Depuis quelques jours, le mouvement “Blockout” appelle à bloquer massivement les influenceur·euses et célébrités qui ne prennent pas position pour la cause palestinienne. Décryptage avec la doctorante en sciences de la communication, Anaëlle Gonzalez.
Guillotine numérique ou révolte digitale ? Voici quelques jours maintenant que la presse française s’est emparée du mouvement Blockout2024. Né sur TikTok début mai, le hashtag désigne le fait d’appeler à boycotter et à bloquer massivement, sur les réseaux sociaux, des influenceur·euses et personnalités publiques, car elles et ils ne prennent pas, ou pas suffisamment, position publiquement pour la cause palestinienne et la situation humanitaire catastrophique à Gaza notamment. Concrètement, on leur reproche leur manque d’engagement et leur déconnexion.

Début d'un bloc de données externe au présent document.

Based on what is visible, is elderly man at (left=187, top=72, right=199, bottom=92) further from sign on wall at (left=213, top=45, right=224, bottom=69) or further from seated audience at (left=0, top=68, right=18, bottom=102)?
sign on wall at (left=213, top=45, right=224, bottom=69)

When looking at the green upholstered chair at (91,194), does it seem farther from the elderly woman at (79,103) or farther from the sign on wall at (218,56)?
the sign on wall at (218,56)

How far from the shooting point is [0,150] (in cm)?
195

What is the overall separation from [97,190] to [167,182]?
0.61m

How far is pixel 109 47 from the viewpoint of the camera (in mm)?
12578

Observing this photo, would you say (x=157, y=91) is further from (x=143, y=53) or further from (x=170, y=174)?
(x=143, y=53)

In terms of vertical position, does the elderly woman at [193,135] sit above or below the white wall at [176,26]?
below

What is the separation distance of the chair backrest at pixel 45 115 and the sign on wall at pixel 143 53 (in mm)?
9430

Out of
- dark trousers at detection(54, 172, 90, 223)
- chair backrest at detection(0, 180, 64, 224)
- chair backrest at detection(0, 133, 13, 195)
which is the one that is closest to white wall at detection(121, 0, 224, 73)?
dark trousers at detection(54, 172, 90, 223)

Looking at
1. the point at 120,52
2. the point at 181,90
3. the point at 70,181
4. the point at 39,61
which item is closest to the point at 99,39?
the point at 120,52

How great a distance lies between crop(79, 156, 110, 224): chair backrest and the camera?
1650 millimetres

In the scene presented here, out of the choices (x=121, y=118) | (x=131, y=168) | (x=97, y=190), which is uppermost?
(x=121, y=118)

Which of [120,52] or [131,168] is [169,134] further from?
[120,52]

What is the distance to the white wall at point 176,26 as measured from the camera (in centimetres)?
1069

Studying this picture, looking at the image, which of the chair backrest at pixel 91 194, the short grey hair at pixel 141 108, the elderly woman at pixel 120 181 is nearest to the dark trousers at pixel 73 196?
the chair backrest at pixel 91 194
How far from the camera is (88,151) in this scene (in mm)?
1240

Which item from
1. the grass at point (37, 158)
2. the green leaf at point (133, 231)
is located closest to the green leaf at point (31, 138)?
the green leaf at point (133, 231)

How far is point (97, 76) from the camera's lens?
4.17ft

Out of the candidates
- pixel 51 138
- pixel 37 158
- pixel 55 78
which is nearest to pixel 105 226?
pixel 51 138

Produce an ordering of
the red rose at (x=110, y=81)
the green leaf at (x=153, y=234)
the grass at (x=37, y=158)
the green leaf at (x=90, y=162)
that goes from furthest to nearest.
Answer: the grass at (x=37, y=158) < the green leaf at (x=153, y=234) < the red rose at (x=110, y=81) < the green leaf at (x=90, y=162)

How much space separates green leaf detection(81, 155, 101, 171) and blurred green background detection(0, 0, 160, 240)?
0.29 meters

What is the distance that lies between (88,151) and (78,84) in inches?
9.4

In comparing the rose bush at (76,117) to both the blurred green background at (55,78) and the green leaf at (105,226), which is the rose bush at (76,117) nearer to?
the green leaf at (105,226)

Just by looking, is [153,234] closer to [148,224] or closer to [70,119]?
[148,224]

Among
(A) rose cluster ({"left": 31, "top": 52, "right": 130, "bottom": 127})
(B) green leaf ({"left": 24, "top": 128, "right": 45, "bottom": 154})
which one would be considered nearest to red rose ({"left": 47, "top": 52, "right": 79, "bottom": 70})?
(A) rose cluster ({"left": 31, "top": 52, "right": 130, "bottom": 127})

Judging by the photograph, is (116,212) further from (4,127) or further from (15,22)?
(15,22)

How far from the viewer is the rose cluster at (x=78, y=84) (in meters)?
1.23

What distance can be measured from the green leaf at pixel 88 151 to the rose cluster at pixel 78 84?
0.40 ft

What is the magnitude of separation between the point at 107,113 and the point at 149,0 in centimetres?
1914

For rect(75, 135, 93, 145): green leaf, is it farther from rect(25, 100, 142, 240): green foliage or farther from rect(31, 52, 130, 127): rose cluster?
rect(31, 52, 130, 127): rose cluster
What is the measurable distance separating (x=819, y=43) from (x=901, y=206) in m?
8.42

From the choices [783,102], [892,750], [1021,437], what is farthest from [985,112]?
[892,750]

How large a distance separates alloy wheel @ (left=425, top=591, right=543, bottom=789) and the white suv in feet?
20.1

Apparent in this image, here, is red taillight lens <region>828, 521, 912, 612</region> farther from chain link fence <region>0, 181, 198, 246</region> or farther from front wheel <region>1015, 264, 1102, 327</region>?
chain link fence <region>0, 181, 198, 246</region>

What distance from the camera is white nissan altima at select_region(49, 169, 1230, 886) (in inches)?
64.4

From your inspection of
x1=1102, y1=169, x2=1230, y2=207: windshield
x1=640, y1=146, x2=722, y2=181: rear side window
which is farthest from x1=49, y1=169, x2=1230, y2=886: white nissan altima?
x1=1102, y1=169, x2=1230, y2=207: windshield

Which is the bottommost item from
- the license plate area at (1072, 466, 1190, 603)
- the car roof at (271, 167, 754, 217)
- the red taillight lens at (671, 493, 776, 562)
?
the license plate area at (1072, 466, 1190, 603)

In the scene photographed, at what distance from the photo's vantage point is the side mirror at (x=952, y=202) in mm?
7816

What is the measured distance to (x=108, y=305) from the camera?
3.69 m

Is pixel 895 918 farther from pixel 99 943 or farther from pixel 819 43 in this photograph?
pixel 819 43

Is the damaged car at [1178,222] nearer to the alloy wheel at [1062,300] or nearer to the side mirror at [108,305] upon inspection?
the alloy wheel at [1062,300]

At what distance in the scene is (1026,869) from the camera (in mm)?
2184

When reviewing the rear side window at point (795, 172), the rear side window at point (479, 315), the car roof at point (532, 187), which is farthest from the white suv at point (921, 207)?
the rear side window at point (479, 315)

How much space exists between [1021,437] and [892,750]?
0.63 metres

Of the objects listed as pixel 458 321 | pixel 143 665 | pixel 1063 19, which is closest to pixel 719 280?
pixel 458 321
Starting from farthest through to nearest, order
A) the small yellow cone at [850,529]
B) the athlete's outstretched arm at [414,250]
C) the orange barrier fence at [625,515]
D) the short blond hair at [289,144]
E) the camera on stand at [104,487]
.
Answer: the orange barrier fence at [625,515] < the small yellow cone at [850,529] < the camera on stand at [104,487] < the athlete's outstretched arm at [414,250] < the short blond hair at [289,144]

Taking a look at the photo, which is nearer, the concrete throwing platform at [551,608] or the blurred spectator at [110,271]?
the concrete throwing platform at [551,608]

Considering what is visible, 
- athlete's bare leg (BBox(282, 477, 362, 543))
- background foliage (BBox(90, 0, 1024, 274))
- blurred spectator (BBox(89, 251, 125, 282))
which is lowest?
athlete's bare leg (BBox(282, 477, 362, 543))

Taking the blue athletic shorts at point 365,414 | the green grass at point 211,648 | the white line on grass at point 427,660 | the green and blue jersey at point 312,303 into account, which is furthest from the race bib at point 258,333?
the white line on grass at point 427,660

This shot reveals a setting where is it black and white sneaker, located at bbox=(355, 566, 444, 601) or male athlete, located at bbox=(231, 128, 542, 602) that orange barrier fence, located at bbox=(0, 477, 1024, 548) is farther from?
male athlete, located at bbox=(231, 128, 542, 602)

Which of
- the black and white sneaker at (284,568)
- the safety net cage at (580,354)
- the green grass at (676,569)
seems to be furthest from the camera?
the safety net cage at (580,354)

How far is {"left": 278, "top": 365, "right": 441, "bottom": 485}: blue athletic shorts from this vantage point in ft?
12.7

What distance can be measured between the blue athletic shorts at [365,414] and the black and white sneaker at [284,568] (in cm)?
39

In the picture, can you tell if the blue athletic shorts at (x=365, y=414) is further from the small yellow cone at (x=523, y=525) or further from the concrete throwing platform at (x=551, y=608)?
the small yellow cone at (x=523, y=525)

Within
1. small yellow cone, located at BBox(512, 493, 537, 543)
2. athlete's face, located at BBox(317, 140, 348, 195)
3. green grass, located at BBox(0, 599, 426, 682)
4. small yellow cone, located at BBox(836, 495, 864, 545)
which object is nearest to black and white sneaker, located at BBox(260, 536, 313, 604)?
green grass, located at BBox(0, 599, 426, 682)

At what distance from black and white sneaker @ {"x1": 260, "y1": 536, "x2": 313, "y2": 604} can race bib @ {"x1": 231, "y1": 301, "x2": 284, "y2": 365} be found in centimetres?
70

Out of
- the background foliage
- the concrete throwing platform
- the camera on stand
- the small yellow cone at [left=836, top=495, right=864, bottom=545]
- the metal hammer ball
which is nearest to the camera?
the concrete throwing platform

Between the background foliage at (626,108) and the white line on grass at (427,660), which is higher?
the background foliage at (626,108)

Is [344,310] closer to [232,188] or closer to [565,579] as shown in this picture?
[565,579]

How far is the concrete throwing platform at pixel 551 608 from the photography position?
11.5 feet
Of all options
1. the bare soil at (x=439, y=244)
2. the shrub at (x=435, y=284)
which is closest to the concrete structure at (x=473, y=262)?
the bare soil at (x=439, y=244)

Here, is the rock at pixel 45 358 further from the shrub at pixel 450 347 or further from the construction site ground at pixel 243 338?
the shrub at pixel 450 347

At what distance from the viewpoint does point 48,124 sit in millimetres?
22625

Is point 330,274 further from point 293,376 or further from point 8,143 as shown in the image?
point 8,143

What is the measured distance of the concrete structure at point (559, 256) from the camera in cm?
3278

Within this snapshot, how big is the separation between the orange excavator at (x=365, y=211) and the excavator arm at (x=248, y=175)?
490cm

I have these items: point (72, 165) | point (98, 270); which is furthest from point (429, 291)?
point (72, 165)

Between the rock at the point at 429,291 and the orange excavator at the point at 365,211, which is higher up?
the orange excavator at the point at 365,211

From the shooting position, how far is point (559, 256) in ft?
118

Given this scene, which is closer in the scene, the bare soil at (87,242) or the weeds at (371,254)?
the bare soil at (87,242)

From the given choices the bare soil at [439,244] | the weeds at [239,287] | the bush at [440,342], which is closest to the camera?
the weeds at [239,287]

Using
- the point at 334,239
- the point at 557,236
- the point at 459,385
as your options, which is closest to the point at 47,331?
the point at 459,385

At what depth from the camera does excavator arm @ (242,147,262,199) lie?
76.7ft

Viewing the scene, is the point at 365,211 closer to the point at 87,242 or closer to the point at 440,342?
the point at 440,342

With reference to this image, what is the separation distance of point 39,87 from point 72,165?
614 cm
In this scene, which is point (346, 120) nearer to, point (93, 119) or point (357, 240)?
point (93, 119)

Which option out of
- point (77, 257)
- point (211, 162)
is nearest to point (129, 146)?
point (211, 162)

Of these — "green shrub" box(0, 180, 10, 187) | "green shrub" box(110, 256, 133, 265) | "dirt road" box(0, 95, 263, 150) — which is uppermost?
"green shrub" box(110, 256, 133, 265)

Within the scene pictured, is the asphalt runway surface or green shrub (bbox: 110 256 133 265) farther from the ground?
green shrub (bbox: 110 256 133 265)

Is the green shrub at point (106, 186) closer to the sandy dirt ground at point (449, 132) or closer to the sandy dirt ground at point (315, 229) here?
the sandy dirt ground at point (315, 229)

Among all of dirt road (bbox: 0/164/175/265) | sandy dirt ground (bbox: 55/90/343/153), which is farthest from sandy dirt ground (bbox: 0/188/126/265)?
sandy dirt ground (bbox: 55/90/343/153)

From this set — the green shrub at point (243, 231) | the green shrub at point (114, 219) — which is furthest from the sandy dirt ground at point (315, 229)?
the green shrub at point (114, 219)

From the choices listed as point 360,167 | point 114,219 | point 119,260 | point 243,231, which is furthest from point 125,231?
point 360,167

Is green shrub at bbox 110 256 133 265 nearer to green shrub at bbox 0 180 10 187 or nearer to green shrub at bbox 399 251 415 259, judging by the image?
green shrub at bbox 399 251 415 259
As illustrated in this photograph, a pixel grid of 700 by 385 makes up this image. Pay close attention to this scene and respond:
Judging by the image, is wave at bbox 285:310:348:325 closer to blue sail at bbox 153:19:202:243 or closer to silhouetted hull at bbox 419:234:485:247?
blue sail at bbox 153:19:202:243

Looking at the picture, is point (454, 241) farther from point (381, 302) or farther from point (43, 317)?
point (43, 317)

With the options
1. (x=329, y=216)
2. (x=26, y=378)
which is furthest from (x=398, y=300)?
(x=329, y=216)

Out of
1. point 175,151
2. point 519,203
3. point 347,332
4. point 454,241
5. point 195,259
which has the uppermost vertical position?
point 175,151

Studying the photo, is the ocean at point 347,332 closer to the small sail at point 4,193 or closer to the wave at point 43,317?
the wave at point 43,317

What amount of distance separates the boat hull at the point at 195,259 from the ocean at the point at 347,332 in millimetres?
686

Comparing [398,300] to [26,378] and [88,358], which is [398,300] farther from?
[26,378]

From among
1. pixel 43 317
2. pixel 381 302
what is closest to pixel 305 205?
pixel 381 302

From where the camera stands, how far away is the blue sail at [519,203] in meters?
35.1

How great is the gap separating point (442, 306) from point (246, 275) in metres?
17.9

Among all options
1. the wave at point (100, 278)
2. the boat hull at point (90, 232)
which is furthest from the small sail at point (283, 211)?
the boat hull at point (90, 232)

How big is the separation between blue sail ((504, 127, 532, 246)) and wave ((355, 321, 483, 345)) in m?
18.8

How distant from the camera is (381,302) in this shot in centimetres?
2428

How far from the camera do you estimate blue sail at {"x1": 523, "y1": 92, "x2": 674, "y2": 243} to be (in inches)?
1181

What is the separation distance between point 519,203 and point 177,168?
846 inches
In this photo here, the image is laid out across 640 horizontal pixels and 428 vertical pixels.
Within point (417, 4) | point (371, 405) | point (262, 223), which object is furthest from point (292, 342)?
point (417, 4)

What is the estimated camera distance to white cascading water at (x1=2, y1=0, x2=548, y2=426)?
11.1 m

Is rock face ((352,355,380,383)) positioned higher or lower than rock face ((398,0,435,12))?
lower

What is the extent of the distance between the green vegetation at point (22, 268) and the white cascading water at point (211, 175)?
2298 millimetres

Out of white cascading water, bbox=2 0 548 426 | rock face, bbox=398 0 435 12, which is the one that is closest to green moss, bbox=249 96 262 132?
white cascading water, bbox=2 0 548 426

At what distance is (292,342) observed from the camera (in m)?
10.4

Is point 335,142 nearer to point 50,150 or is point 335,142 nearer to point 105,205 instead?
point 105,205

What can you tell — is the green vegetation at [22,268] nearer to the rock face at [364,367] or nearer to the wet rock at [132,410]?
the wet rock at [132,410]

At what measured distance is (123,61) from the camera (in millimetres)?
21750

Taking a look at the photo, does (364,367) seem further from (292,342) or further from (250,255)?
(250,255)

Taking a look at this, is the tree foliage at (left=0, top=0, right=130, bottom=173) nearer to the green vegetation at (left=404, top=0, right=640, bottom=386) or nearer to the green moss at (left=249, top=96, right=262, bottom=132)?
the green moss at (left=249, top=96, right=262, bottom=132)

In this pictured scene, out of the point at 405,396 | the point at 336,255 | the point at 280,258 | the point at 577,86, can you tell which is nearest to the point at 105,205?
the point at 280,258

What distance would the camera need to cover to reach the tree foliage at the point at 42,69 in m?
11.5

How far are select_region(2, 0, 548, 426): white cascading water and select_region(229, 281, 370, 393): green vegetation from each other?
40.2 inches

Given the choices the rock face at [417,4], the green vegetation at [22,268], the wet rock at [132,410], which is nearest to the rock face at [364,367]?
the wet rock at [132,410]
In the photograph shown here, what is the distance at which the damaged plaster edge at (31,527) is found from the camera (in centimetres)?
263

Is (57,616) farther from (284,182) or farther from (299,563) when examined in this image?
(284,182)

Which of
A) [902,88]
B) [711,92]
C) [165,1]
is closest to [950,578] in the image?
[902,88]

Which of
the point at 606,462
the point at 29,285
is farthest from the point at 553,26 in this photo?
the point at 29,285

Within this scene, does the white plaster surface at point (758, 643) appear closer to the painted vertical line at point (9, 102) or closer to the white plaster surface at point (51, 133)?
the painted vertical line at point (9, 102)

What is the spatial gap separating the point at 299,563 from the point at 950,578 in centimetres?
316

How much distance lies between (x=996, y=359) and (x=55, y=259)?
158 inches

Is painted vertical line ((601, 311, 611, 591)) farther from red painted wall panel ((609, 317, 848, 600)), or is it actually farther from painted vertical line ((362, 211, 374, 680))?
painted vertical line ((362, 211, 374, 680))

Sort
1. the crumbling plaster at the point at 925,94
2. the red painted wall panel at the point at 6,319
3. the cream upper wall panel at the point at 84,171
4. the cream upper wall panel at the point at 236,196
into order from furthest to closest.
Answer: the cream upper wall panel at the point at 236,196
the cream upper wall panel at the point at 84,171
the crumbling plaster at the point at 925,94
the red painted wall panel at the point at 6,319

Tout est parti d’une petite référence balancée sur le tapis rouge du Met Gala, le 6 mai dernier à New York, aux États-Unis. Date qui coïncide avec le lancement de l’offensive de l’armée israélienne sur Rafah, dans le sud de la bande de Gaza, après l’échec d’un accord de trêve entre le Hamas et le gouvernement de Netanyahou. L’offensive sur cette ville, jusqu’ici relativement épargnée par les bombardements, qui avait servi d’ultime refuge pour les Palestinien·nes du nord de l’enclave, a soulevé l’indignation sur les réseaux sociaux. Une indignation décuplée lorsque l’influenceuse américaine, Haley Kalil, dans un costume fleuri en clin d’œil à Marie-Antoinette, publie une vidéo sur TikTok avant son arrivée sur le red carpet du Met Gala. On la voit costumée reprendre les paroles d’un son viral sur le réseau social : “Let them eat cake” (Qu’ils mangent de la brioche), en référence à la célèbre phrase que la légende attribue à la reine de France – qui l’aurait prononcé face à la foule affamée qui marchait sur Versailles.
"Pas d'engagement, pas d'argent"
La vidéo d’Haley Kalil, supprimée depuis, provoque immédiatement la polémique. Certain·es de ses abonné·es établissent un parallèle entre le mépris de cette phrase et le contexte de Rafah. Les réseaux sociaux s’embrasent, TikTok en tête. D’autant plus que le Met Gala, où se retrouvent des personnes triées sur le volet ou pouvant se permettre de dépenser 15 000 dollars pour y assister, est souvent qualifié d’élitiste, soulignant les inégalités de richesse. Haley Kalil supprime sa vidéo, mais trop tard, sa tête est mise à prix numériquement.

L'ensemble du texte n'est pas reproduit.